» **ТРЕБУЕМОЕ ЗАДАНИЕ**
Перепишите весь материал ниже строка за строкой, не меняя в нем ни одного знака.

» **МАТЕРИАЛ ДЛЯ РАБОТЫ**
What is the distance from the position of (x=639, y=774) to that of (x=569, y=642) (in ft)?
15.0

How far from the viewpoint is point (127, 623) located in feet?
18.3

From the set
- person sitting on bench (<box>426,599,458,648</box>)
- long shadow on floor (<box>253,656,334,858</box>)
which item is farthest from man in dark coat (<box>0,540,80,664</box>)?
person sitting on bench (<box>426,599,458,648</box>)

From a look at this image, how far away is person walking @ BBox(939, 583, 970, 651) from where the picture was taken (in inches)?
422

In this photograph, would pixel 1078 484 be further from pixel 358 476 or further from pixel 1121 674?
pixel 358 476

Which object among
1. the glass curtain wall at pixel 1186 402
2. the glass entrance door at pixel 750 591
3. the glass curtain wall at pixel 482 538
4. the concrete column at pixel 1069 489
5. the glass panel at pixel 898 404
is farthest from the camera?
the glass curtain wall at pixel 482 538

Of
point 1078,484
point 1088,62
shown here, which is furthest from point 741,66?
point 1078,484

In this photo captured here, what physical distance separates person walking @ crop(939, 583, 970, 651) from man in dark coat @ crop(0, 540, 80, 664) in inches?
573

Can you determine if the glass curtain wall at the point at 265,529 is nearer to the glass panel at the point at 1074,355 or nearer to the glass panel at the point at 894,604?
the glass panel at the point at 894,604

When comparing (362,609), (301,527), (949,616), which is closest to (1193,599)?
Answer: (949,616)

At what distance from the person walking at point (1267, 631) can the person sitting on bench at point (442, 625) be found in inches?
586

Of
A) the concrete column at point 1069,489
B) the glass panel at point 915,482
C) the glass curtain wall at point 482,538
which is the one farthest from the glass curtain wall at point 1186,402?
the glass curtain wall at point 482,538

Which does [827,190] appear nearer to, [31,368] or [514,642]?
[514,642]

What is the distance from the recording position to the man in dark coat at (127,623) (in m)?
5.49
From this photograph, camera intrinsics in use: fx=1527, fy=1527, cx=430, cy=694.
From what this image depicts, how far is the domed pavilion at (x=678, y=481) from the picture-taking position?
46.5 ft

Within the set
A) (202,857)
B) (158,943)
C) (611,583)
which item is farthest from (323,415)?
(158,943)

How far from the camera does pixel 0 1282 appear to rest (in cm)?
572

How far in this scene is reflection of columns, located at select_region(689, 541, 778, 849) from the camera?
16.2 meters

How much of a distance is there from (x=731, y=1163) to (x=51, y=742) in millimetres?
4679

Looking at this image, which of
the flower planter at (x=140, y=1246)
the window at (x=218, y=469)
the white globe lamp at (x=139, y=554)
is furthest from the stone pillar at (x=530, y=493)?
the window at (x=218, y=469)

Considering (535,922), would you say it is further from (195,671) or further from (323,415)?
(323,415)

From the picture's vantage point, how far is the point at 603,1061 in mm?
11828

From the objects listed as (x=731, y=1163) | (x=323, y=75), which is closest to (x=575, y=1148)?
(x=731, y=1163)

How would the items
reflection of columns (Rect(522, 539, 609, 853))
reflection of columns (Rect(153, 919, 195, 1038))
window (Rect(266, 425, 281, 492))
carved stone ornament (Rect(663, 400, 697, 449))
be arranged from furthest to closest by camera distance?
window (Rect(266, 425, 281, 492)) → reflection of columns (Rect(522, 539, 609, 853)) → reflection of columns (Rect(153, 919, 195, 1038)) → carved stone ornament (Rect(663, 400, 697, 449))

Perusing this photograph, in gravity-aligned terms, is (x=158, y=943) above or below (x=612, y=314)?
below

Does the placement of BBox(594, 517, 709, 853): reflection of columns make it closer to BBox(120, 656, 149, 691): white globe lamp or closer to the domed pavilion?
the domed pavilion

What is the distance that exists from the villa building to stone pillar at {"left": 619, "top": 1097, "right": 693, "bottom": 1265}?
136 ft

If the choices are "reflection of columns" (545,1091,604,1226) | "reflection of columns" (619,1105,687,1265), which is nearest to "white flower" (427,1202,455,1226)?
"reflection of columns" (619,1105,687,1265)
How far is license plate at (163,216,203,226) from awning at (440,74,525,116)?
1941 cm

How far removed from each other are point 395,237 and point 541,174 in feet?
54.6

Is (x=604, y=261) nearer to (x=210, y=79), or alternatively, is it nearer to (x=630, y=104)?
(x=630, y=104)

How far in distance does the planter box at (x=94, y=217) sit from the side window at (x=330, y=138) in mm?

» **ОТВЕТ НА ЗАДАНИЕ**
What is the distance from the position of (x=639, y=774) to that of (x=569, y=642) (in ft)?
15.0

How far from the viewpoint is point (127, 623) located in feet?
18.3

From the set
- person sitting on bench (<box>426,599,458,648</box>)
- long shadow on floor (<box>253,656,334,858</box>)
which item is farthest from man in dark coat (<box>0,540,80,664</box>)?
person sitting on bench (<box>426,599,458,648</box>)

From a look at this image, how far away is person walking @ BBox(939, 583, 970, 651) from where the picture was taken (in inches)?
422

In this photograph, would pixel 1078 484 be further from pixel 358 476 or further from pixel 1121 674?
pixel 358 476

Which object among
1. the glass curtain wall at pixel 1186 402
2. the glass entrance door at pixel 750 591
3. the glass curtain wall at pixel 482 538
4. the concrete column at pixel 1069 489
5. the glass panel at pixel 898 404
is farthest from the camera?
the glass curtain wall at pixel 482 538

Of
point 1078,484
point 1088,62
shown here, which is furthest from point 741,66?
point 1078,484

In this photo captured here, what physical distance separates person walking @ crop(939, 583, 970, 651) from man in dark coat @ crop(0, 540, 80, 664) in inches?
573

Can you determine if the glass curtain wall at the point at 265,529 is nearer to the glass panel at the point at 1074,355 or nearer to the glass panel at the point at 894,604?
the glass panel at the point at 894,604

When comparing (362,609), (301,527), (949,616), which is closest to (1193,599)?
Answer: (949,616)

At what distance from the person walking at point (1267, 631) can the person sitting on bench at point (442, 625) be found in inches?
586

Of
A) the concrete column at point 1069,489
B) the glass panel at point 915,482
C) the glass curtain wall at point 482,538
which is the one farthest from the glass curtain wall at point 1186,402?
the glass curtain wall at point 482,538

Which does [827,190] appear nearer to, [31,368] or [514,642]?
[514,642]

What is the distance from the recording position to the man in dark coat at (127,623) (in m)?
5.49
From this photograph, camera intrinsics in use: fx=1527, fy=1527, cx=430, cy=694.
From what this image depicts, how far is the domed pavilion at (x=678, y=481) from the picture-taking position?
46.5 ft

Within the set
A) (202,857)
B) (158,943)
C) (611,583)
which item is farthest from (323,415)?
(158,943)

How far from the camera does pixel 0 1282 appear to rest (in cm)?
572

How far in this scene is reflection of columns, located at select_region(689, 541, 778, 849) from the camera?
16.2 meters

How much of a distance is there from (x=731, y=1163) to (x=51, y=742) in millimetres?
4679

Looking at this image, which of
the flower planter at (x=140, y=1246)
the window at (x=218, y=469)
the white globe lamp at (x=139, y=554)
is furthest from the stone pillar at (x=530, y=493)?
the window at (x=218, y=469)

Considering (535,922), would you say it is further from (195,671) or further from (323,415)?
(323,415)

From the picture's vantage point, how far is the point at 603,1061 in mm?
11828

From the objects listed as (x=731, y=1163) | (x=323, y=75), which is closest to (x=575, y=1148)?
(x=731, y=1163)

How would the items
reflection of columns (Rect(522, 539, 609, 853))
reflection of columns (Rect(153, 919, 195, 1038))
window (Rect(266, 425, 281, 492))
carved stone ornament (Rect(663, 400, 697, 449))
be arranged from furthest to closest by camera distance?
window (Rect(266, 425, 281, 492)) → reflection of columns (Rect(522, 539, 609, 853)) → reflection of columns (Rect(153, 919, 195, 1038)) → carved stone ornament (Rect(663, 400, 697, 449))

Perusing this photograph, in gravity-aligned terms, is (x=158, y=943) above or below (x=612, y=314)?
below

Does the placement of BBox(594, 517, 709, 853): reflection of columns make it closer to BBox(120, 656, 149, 691): white globe lamp or closer to the domed pavilion?
the domed pavilion

What is the distance that exists from the villa building to stone pillar at {"left": 619, "top": 1097, "right": 693, "bottom": 1265}?
136 ft

If the choices are "reflection of columns" (545,1091,604,1226) | "reflection of columns" (619,1105,687,1265), which is nearest to "white flower" (427,1202,455,1226)?
"reflection of columns" (619,1105,687,1265)
How far is license plate at (163,216,203,226) from awning at (440,74,525,116)?
1941 cm

How far removed from each other are point 395,237 and point 541,174 in feet?
54.6

Is (x=604, y=261) nearer to (x=210, y=79), or alternatively, is it nearer to (x=630, y=104)?
(x=630, y=104)

How far in distance does the planter box at (x=94, y=217) sit from the side window at (x=330, y=138) in mm?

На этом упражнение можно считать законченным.